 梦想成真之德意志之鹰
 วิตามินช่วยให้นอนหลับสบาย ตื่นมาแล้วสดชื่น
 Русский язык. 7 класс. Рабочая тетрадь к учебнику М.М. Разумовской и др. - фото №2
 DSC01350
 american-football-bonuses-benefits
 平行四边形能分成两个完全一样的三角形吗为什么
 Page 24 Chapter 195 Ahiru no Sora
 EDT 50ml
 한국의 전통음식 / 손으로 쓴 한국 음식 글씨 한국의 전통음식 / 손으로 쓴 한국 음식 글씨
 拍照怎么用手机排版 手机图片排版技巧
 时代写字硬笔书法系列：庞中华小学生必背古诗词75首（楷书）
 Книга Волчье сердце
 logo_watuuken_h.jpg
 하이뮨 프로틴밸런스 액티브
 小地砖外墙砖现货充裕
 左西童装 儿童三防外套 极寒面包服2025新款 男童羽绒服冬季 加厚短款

┄┄┄┄┄┄┄┄┄┄┄┄┄┄┄┄┄┄┄┄

> Task item: Output each line of the entries exactly, so that nothing is lost.

> Result:
 梦想成真之德意志之鹰
 วิตามินช่วยให้นอนหลับสบาย ตื่นมาแล้วสดชื่น
 Русский язык. 7 класс. Рабочая тетрадь к учебнику М.М. Разумовской и др. - фото №2
 DSC01350
 american-football-bonuses-benefits
 平行四边形能分成两个完全一样的三角形吗为什么
 Page 24 Chapter 195 Ahiru no Sora
 EDT 50ml
 한국의 전통음식 / 손으로 쓴 한국 음식 글씨 한국의 전통음식 / 손으로 쓴 한국 음식 글씨
 拍照怎么用手机排版 手机图片排版技巧
 时代写字硬笔书法系列：庞中华小学生必背古诗词75首（楷书）
 Книга Волчье сердце
 logo_watuuken_h.jpg
 하이뮨 프로틴밸런스 액티브
 小地砖外墙砖现货充裕
 左西童装 儿童三防外套 极寒面包服2025新款 男童羽绒服冬季 加厚短款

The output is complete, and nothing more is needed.